Low severity does not mean zero risk. For sites that rely on Login Disable as a maintenance-mode control, this is worth addressing. NES customers get immediate access to a patched version of this module.
Drupal 7 Is End-of-Life: What That Means for These CVEs
When Drupal 7 reached end-of-life on January 5, 2025, the Drupal project stopped releasing updates. Every vulnerability disclosed after that date has no official fix from the open source project. That includes all eight CVEs in this roundup. Sites running Drupal 7 without NES are exposed with no patch path available from upstream.

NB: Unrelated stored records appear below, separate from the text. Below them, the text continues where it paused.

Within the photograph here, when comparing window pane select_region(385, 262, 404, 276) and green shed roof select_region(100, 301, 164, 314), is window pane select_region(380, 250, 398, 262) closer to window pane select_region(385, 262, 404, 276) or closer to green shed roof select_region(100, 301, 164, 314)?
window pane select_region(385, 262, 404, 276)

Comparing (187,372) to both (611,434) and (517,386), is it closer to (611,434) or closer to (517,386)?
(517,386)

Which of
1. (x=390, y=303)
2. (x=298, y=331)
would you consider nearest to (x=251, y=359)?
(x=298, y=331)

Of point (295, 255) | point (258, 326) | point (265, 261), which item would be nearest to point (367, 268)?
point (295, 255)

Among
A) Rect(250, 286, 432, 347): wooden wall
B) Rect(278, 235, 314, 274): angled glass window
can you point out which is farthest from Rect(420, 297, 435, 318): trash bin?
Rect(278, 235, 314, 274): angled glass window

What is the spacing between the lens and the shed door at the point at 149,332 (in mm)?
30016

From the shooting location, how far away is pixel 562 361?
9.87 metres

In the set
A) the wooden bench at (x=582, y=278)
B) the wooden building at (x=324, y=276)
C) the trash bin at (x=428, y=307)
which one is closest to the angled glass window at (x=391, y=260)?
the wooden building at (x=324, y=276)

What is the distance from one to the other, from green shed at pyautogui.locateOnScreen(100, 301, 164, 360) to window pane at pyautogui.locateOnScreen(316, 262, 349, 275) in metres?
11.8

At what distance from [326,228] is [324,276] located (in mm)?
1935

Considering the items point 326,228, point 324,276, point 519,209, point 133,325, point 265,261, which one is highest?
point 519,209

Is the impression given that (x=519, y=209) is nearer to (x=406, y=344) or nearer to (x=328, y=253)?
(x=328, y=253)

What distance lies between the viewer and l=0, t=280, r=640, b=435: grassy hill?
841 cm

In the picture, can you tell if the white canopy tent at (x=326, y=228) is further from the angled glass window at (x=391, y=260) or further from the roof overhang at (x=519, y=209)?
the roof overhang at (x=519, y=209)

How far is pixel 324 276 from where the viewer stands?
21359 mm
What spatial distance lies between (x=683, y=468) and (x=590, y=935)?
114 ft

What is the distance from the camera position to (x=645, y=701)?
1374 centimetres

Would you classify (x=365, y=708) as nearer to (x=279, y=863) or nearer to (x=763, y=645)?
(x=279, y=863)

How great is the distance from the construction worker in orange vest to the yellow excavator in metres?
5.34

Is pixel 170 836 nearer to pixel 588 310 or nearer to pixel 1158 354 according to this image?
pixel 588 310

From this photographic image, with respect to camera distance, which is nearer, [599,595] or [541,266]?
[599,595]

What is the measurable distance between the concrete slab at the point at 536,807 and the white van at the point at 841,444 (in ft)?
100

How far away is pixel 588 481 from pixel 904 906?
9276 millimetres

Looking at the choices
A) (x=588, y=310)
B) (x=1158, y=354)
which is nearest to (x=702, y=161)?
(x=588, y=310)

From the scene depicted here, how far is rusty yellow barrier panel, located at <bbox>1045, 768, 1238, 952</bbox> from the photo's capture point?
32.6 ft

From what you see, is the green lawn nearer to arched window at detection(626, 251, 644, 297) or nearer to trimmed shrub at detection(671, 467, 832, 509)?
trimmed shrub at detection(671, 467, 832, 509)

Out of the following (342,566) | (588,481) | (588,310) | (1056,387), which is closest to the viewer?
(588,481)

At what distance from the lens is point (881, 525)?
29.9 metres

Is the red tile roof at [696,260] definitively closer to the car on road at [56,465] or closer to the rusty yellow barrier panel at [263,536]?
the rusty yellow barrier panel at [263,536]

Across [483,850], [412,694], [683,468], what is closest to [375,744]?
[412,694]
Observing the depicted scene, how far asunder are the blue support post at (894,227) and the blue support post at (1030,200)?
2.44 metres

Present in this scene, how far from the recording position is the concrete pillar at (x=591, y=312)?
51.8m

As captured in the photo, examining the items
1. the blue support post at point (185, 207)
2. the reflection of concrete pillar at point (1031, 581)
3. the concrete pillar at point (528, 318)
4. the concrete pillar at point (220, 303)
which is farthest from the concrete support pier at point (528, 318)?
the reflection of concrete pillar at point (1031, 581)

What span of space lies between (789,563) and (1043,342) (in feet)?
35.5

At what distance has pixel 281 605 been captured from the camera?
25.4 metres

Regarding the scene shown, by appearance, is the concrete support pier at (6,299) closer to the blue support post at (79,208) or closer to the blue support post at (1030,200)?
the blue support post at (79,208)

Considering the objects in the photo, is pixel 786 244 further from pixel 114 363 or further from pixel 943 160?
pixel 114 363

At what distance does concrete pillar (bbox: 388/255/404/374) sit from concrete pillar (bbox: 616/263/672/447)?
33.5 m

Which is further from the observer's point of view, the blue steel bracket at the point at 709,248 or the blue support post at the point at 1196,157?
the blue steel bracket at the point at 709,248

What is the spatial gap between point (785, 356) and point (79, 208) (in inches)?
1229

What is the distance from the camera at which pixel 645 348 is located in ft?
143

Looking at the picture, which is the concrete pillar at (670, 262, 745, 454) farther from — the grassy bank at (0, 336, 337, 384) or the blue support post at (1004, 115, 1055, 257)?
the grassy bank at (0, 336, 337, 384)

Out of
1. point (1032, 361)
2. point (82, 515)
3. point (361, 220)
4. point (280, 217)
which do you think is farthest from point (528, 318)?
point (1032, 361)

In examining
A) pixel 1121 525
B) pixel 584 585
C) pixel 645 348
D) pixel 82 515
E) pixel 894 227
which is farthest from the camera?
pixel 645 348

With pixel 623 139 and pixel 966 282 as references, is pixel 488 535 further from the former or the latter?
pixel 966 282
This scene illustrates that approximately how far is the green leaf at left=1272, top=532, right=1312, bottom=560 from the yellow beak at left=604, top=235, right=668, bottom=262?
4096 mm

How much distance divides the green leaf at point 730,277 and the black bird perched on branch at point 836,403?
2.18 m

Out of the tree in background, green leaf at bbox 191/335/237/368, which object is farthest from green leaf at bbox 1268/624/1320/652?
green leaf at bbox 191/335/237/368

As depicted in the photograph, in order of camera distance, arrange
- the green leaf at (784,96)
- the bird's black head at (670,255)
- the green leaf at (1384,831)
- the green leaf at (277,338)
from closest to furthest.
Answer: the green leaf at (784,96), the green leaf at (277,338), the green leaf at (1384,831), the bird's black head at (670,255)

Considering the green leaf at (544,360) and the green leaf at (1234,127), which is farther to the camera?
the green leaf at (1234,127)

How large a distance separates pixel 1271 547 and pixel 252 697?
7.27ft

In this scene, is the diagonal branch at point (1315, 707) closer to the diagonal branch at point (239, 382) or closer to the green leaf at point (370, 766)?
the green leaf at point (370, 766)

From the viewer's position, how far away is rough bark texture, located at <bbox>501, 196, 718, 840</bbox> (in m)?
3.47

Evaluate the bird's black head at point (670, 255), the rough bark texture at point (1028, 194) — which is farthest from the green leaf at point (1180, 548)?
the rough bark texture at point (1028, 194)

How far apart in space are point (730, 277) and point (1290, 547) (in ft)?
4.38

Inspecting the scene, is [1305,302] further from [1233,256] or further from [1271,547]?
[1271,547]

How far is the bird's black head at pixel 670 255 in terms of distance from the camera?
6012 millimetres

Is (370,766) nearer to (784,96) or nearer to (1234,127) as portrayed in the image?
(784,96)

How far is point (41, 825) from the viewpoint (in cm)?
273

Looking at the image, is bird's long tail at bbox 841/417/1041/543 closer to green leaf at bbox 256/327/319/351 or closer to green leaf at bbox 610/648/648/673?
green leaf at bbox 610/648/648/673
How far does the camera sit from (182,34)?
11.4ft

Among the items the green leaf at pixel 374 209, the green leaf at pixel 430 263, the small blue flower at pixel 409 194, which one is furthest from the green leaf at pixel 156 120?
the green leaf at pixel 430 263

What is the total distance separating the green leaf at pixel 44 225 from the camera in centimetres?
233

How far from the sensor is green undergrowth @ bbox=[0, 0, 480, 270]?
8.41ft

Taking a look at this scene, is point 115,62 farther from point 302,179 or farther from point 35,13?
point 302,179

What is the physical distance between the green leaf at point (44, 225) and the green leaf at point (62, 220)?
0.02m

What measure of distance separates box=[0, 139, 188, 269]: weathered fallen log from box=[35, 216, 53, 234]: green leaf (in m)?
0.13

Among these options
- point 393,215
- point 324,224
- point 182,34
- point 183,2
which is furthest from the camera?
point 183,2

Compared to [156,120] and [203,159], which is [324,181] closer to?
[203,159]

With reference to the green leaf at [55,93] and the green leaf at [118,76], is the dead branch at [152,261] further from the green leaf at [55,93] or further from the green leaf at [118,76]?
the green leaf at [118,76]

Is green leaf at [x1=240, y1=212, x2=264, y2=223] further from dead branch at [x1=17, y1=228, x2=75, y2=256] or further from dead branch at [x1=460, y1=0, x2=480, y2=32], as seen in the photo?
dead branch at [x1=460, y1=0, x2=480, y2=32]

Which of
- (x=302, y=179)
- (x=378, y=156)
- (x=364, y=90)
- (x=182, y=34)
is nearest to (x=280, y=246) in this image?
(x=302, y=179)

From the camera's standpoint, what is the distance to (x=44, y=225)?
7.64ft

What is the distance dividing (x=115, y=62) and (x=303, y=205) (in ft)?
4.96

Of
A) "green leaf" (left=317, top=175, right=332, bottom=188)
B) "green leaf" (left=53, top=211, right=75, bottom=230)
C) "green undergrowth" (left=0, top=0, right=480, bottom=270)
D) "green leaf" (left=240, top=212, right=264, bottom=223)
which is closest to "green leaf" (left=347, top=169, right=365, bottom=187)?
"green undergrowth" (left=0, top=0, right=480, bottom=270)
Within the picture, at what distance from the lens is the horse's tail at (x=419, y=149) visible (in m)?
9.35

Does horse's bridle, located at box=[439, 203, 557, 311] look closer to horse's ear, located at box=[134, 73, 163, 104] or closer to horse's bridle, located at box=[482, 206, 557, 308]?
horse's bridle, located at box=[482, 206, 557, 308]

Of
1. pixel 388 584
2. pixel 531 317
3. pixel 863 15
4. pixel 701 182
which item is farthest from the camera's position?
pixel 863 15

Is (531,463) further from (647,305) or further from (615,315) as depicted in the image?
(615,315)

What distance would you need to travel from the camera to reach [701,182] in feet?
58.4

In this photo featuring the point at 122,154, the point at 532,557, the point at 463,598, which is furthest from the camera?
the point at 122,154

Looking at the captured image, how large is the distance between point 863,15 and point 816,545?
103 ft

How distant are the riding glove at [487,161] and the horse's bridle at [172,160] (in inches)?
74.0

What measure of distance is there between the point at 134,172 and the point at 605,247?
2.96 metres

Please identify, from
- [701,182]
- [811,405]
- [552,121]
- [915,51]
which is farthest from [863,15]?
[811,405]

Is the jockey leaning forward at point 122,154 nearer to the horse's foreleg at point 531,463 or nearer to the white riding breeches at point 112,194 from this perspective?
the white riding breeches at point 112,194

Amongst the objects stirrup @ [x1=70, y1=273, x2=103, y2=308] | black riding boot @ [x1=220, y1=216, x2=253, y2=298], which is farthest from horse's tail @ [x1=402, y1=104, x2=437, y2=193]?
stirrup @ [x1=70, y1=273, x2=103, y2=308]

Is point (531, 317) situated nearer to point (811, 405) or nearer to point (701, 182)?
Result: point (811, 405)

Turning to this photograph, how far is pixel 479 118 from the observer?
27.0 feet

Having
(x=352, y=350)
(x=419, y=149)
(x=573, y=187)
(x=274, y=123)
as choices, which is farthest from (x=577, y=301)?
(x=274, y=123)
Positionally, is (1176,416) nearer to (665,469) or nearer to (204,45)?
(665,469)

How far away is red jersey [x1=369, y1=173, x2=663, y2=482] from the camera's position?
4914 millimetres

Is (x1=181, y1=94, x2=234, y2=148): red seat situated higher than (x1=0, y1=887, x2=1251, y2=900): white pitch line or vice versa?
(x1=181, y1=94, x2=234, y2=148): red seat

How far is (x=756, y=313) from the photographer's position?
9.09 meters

Why These CVE Fixes Matter
Drupal 7 reached end-of-life in January 2025, which means no security patches come from the Drupal project anymore. That's not a theoretical risk: this roundup alone covers eight vulnerabilities across modules that handle authentication, form protection, access control, and content rendering. These aren't obscure edge cases. OpenID Connect manages how users log in. CAPTCHA protects every public-facing form. Protected Pages guards content the site owner explicitly decided to restrict.
The other dynamic worth noting is the OpenID Connect cluster. Three separate CVEs in one module in a single release cycle points to a component that deserved a closer look, and got one. That kind of targeted attention to a high-value attack surface is exactly what EOL software stops receiving from its upstream maintainers after support ends.
It’s also important to note that CVE severity is built from a set of metrics: attack vector (network vs. local vs. physical), attack complexity, privileges required, user interaction, and the CIA impact (Confidentiality, Integrity, Availability). A "Low" or "Medium" rating usually comes from one or more of these points dragging the score down. But in an insider attack, someone with existing access can readily exploit Low or Medium severity CVEs. More damaging still, a chained exploit linking three or more CVEs together, even with low severity ones, can escalate into a serious data breach or cyberattack.
For organizations still on Drupal 7, the question isn't whether vulnerabilities will keep appearing. They will. The question is whether there's a patch path when they do.
Taking Action
If your organization is running Drupal 7 in production, talk to the HeroDevs team about what NES covers and how implementation works. It's a conversation worth having before your next audit, not after.
For more about Drupal 7 extended security support, visit HeroDevs NES for Drupal and the HeroDevs Vulnerability Directory to learn more about NES.
FAQ
Do these CVEs affect Drupal 10 and 11?
No. All eight CVEs in this roundup are specific to Drupal 7 contrib modules. Sites running Drupal 10 or 11 should verify they are on a current patch release, but these vulnerabilities do not apply to supported Drupal versions.
Does NES for Drupal 7 cover contrib modules, or just Drupal core?
NES for Drupal 7 covers both Drupal 7 core and a growing library of contrib modules, including all eight modules in this roundup. When a vulnerability is discovered in a covered module, HeroDevs resolves it and delivers the fix through the NES update channel.
If my site uses a WAF or other perimeter controls, am I protected without patching?
Perimeter controls can reduce exposure for some of these vulnerabilities, particularly brute force attacks like CVE-2025-9551, where rate limiting at the WAF level can slow an attacker down. But they are mitigations, not fixes. CVE-2026-3532 (case sensitivity handling in OpenID Connect) and CVE-2026-4929 (XSS in SHS term output) involve application-layer logic that WAF rules cannot reliably intercept. The only complete remediation is a code-level fix.
Is the HeroDevs Vulnerability Directory up to date?
Yes, the fix dates listed in the HeroDevs vulnerability directory reflect when the resolution was delivered to NES customers.